Integrating the OKA Suite with your AWS cluster

Efficiently running an HPC infrastructure is complex, and often lacks the proper tools to track down and get insights on how the users are behaving and how the cluster is responding to the demand. This is even more complicated when using Cloud clusters. Due to their transient and dynamic nature, information about instances types, location and costs are important assets to monitor, especially when you pay for what you use. The task of managing and presenting these metrics becomes increasingly difficult when the scale of the infrastructure grows or undergoes changes over time, which is a common situation in Cloud environments.

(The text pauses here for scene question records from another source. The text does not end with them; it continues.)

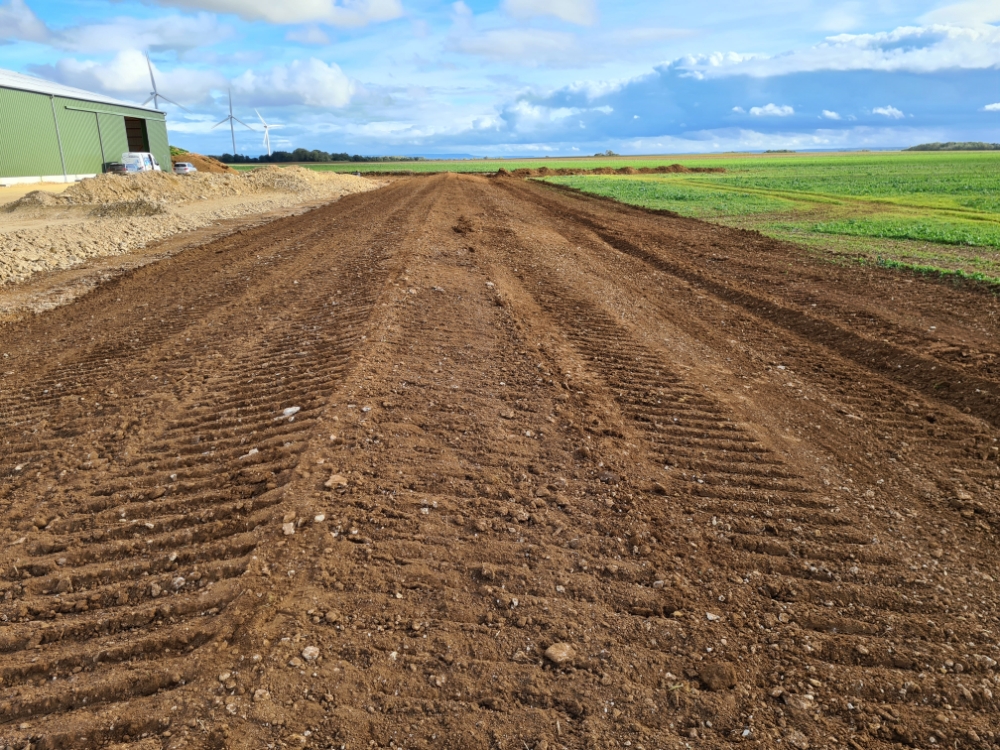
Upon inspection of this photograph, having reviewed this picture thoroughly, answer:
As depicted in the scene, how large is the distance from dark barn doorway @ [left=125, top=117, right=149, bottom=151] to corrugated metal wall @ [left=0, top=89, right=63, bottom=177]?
13.5 metres

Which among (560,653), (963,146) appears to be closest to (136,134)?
(560,653)

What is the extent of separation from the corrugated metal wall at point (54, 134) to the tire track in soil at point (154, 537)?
38237 mm

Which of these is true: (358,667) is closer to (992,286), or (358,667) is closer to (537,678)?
(537,678)

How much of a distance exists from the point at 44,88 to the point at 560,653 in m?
51.4

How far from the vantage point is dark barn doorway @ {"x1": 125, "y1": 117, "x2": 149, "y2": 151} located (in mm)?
51062

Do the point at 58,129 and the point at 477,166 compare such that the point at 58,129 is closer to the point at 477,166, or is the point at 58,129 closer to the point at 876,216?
the point at 876,216

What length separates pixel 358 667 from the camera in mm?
2879

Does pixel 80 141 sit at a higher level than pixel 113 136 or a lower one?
lower

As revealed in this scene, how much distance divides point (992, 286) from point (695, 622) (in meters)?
10.6

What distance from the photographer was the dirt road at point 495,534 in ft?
8.98

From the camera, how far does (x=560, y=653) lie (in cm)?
299

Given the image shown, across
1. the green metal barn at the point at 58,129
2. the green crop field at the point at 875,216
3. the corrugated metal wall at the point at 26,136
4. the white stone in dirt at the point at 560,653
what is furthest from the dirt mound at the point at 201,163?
the white stone in dirt at the point at 560,653

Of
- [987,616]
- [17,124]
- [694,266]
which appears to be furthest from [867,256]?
[17,124]

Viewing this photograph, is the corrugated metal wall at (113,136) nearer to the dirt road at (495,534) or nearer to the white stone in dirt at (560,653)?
the dirt road at (495,534)
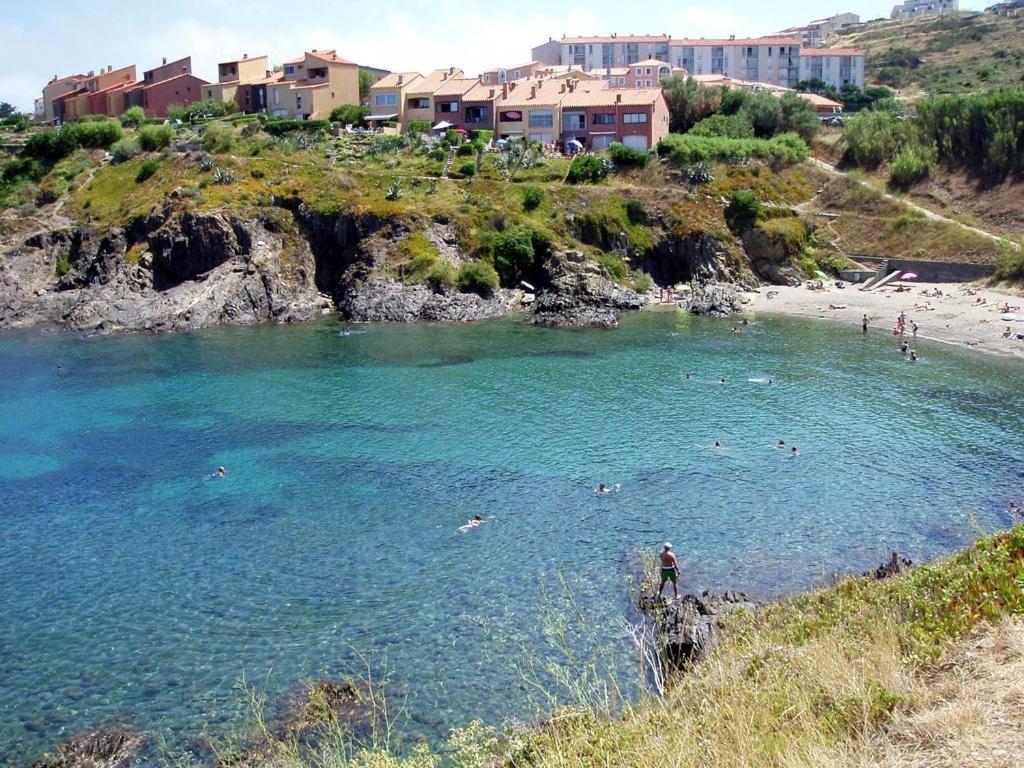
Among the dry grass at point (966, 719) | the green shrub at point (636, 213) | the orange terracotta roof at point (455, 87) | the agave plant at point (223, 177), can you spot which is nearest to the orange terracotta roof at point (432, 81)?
the orange terracotta roof at point (455, 87)

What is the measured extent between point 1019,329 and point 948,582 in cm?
5494

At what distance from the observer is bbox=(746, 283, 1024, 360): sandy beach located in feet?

“Standard” metrics and information provided by the job scheduler might not be sufficient to efficiently manage the Cloud clusters. For example, tracking the cost of running jobs becomes even more important in order to monitor and manage your budget, and redistribute the costs to your users/departments. Due to the wide variety of compute instance types in the cloud, it can also be interesting to track on which instance types the jobs have run, in order to check their performances and associated costs, and further improve the placement and instance selection of the jobs.

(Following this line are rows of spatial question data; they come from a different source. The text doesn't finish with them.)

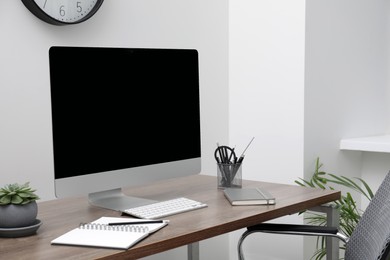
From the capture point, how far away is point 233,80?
3.13m

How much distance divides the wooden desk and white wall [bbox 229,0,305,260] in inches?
22.3

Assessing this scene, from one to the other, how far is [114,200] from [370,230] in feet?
2.64

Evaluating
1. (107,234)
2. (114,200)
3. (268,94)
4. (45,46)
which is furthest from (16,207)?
(268,94)

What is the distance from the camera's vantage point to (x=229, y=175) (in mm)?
2283

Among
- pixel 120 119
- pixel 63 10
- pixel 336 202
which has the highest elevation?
pixel 63 10

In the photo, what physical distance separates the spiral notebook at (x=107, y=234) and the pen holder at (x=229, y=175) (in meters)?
0.57

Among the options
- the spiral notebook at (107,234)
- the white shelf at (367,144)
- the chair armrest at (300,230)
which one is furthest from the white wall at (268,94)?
the spiral notebook at (107,234)

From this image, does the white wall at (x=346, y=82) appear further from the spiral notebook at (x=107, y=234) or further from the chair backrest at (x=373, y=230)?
the spiral notebook at (x=107, y=234)

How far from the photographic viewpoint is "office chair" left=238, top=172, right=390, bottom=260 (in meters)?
1.52

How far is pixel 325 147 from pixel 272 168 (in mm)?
287

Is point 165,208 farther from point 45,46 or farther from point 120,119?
point 45,46

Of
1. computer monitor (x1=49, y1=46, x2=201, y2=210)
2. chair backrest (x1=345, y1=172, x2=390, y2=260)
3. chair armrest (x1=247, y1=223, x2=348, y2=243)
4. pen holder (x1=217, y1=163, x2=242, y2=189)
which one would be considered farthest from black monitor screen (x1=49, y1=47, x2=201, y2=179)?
chair backrest (x1=345, y1=172, x2=390, y2=260)

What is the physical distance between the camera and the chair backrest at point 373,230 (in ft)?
5.20

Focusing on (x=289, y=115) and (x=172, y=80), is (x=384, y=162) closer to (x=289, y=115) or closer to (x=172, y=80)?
(x=289, y=115)
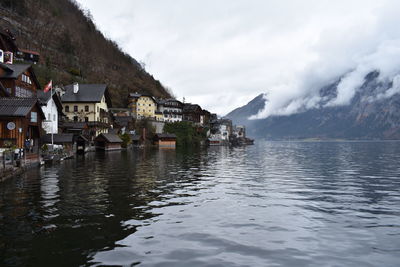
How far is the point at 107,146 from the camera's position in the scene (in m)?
88.9

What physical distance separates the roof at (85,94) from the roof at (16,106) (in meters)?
51.5

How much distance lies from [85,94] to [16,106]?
185 feet

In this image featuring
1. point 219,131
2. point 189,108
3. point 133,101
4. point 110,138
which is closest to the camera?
point 110,138

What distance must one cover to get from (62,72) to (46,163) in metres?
87.6

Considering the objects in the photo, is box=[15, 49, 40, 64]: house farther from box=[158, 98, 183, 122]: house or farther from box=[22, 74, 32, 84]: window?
box=[22, 74, 32, 84]: window

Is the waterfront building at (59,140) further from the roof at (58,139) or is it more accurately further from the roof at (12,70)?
the roof at (12,70)

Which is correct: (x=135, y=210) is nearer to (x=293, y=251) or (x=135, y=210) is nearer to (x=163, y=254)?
(x=163, y=254)

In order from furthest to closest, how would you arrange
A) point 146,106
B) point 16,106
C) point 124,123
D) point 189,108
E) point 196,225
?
point 189,108, point 146,106, point 124,123, point 16,106, point 196,225

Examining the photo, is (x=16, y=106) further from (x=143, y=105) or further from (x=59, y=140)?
(x=143, y=105)

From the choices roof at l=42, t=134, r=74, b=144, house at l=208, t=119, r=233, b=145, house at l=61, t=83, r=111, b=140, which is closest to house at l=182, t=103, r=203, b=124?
house at l=208, t=119, r=233, b=145

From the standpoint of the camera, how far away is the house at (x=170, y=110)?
156250 mm

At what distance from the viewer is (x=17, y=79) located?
179 feet

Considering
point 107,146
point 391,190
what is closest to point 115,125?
point 107,146

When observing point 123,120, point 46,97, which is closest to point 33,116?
point 46,97
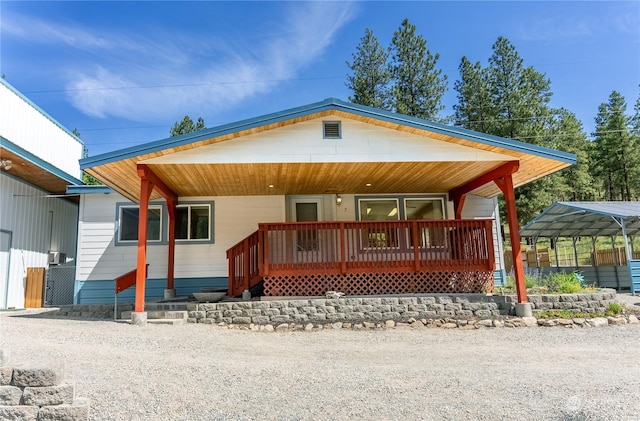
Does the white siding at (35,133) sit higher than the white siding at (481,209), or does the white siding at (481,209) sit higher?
the white siding at (35,133)

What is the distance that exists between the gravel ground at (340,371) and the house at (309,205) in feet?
6.06

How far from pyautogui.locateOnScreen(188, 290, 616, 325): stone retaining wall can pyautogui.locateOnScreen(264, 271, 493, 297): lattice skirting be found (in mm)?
511

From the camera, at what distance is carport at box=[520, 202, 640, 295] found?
12684 millimetres

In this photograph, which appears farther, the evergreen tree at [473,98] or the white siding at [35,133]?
the evergreen tree at [473,98]

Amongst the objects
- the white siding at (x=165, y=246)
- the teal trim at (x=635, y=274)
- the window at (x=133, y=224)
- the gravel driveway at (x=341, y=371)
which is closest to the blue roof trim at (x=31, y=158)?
the white siding at (x=165, y=246)

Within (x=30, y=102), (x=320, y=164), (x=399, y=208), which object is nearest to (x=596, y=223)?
(x=399, y=208)

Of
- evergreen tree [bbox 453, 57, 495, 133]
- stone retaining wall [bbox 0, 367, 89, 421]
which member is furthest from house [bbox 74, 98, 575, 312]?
evergreen tree [bbox 453, 57, 495, 133]

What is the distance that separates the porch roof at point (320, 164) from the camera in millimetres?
8242

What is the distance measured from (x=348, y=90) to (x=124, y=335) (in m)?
21.8

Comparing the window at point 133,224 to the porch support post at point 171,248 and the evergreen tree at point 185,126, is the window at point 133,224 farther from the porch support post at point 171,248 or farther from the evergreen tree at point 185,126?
the evergreen tree at point 185,126

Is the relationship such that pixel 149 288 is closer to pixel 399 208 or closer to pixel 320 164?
pixel 320 164

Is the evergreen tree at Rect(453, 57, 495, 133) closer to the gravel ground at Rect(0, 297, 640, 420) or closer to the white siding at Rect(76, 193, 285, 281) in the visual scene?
the white siding at Rect(76, 193, 285, 281)

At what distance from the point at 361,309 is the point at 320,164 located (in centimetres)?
316

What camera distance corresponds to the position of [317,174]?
9.88 metres
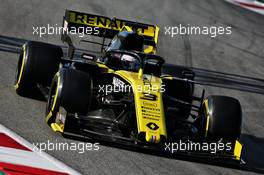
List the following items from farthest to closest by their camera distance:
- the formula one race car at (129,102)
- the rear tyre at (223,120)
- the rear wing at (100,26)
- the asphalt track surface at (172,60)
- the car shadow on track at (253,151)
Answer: the rear wing at (100,26)
the car shadow on track at (253,151)
the rear tyre at (223,120)
the formula one race car at (129,102)
the asphalt track surface at (172,60)

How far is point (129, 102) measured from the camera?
9289 millimetres

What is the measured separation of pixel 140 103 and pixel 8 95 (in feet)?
8.91

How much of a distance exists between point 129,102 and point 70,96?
35.7 inches

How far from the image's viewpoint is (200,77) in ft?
50.7

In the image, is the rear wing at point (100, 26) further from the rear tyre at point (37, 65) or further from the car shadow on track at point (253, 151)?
the car shadow on track at point (253, 151)

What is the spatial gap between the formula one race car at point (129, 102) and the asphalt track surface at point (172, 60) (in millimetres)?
232

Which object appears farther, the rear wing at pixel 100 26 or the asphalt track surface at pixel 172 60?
the rear wing at pixel 100 26

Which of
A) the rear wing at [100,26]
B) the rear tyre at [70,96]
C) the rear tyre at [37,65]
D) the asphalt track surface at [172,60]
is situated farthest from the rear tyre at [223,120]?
the rear wing at [100,26]

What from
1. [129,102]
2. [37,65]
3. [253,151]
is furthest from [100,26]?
[253,151]

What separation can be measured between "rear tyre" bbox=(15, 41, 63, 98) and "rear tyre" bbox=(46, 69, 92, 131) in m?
1.35

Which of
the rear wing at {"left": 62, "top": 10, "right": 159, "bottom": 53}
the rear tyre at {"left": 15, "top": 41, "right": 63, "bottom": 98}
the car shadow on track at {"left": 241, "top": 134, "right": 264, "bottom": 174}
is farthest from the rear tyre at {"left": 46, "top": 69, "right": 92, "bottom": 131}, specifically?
the rear wing at {"left": 62, "top": 10, "right": 159, "bottom": 53}

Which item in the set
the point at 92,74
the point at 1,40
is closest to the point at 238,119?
the point at 92,74

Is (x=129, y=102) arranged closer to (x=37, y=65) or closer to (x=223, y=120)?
(x=223, y=120)

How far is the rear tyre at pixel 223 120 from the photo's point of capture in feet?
30.3
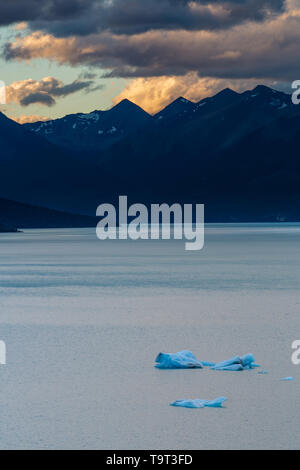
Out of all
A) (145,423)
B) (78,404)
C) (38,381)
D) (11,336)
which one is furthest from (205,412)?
(11,336)

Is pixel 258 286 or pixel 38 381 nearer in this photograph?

OKA offers many benefits to monitor your jobs, and deep-dive into how your clusters behave and how they are being used by your end-users. Accessing in OKA information about the cloud is straightforward, if you have configured your environment properly. In this article, we present a simple integration that can be made in a Slurm cluster in AWS to retrieve the type of instances jobs runs on, their pricing information (on-demand/spot, per hour price…), the AWS region, and virtually any information about the AWS environment you are using.
The scripts provided below are given as examples, and can easily be adapted to retrieve more detailed information, or be adapted to work with other job schedulers (e.g., LSF, PBS…).

There are many ways to create a cluster in AWS, the details are out of the scope of this article, but you can use for example AWS ParallelCluster or CCME.

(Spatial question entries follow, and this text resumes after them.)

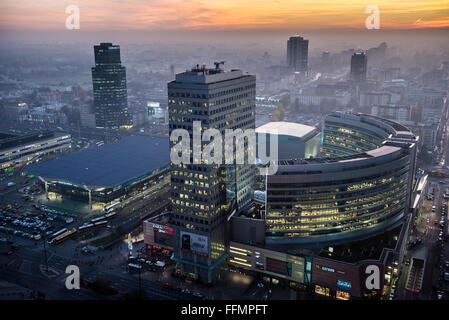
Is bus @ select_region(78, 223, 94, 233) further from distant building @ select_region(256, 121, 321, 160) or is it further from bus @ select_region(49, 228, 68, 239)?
distant building @ select_region(256, 121, 321, 160)

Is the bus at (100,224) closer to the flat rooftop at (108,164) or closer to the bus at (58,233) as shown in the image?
the bus at (58,233)

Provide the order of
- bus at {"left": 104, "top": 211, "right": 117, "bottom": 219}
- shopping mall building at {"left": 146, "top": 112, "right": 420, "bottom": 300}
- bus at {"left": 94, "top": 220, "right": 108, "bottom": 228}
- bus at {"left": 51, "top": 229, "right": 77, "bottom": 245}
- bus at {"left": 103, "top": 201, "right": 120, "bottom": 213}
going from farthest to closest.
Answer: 1. bus at {"left": 103, "top": 201, "right": 120, "bottom": 213}
2. bus at {"left": 104, "top": 211, "right": 117, "bottom": 219}
3. bus at {"left": 94, "top": 220, "right": 108, "bottom": 228}
4. bus at {"left": 51, "top": 229, "right": 77, "bottom": 245}
5. shopping mall building at {"left": 146, "top": 112, "right": 420, "bottom": 300}

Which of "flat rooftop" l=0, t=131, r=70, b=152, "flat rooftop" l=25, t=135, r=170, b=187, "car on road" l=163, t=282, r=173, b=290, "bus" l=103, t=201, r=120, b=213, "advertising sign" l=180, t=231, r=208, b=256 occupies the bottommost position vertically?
"car on road" l=163, t=282, r=173, b=290

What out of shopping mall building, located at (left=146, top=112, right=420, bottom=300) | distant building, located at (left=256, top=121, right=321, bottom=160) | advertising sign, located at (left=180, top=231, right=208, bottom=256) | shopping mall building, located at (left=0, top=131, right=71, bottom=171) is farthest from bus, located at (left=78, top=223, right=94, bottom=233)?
distant building, located at (left=256, top=121, right=321, bottom=160)

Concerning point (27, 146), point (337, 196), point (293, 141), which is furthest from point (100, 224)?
point (27, 146)

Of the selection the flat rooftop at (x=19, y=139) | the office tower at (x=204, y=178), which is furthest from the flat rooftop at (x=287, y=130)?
the flat rooftop at (x=19, y=139)

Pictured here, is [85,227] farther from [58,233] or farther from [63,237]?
[58,233]
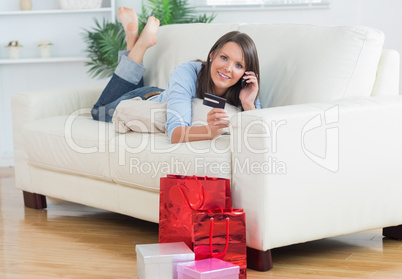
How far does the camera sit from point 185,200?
87.5 inches

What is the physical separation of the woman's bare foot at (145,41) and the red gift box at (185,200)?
52.6 inches

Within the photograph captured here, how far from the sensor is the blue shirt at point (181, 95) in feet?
8.55

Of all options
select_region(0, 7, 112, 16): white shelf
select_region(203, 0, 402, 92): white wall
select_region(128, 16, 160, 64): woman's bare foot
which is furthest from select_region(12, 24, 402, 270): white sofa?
select_region(0, 7, 112, 16): white shelf

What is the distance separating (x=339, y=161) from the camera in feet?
7.64

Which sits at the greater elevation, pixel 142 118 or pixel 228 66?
pixel 228 66

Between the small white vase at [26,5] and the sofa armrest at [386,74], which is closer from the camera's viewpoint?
the sofa armrest at [386,74]

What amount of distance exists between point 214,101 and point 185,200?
18.2 inches

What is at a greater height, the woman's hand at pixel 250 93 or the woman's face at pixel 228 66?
the woman's face at pixel 228 66

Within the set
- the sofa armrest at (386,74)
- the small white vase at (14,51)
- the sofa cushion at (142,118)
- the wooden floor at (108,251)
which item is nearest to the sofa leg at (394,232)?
the wooden floor at (108,251)

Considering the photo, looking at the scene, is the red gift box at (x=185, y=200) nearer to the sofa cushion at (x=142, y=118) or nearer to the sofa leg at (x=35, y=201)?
the sofa cushion at (x=142, y=118)

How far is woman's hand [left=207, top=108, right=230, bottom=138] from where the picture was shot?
2396 millimetres

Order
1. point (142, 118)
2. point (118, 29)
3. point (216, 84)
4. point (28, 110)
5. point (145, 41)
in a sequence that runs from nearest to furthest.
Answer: point (216, 84) → point (142, 118) → point (28, 110) → point (145, 41) → point (118, 29)

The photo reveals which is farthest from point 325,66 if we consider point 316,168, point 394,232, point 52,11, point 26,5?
point 26,5

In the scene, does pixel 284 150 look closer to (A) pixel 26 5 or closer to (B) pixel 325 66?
(B) pixel 325 66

Note: the solution presented here is extracted from CCME where it is available out of the box.

The principle depicted here is very simple, and relies on two components:

A Slurm epilog script that will gather information about the AWS environment on which the job runs, and store this information as comma separated values (CSV) in the Comment field of the job. The gathered information are:
- instance type
- instance id of the “main” job node
- availability zone
- region
- instance price
- cost type: ondemand or spot
- tenancy: shared, reserved…
An OKA Data Enhancer that will parse the values of the Comment field, and store them as additional information with each job.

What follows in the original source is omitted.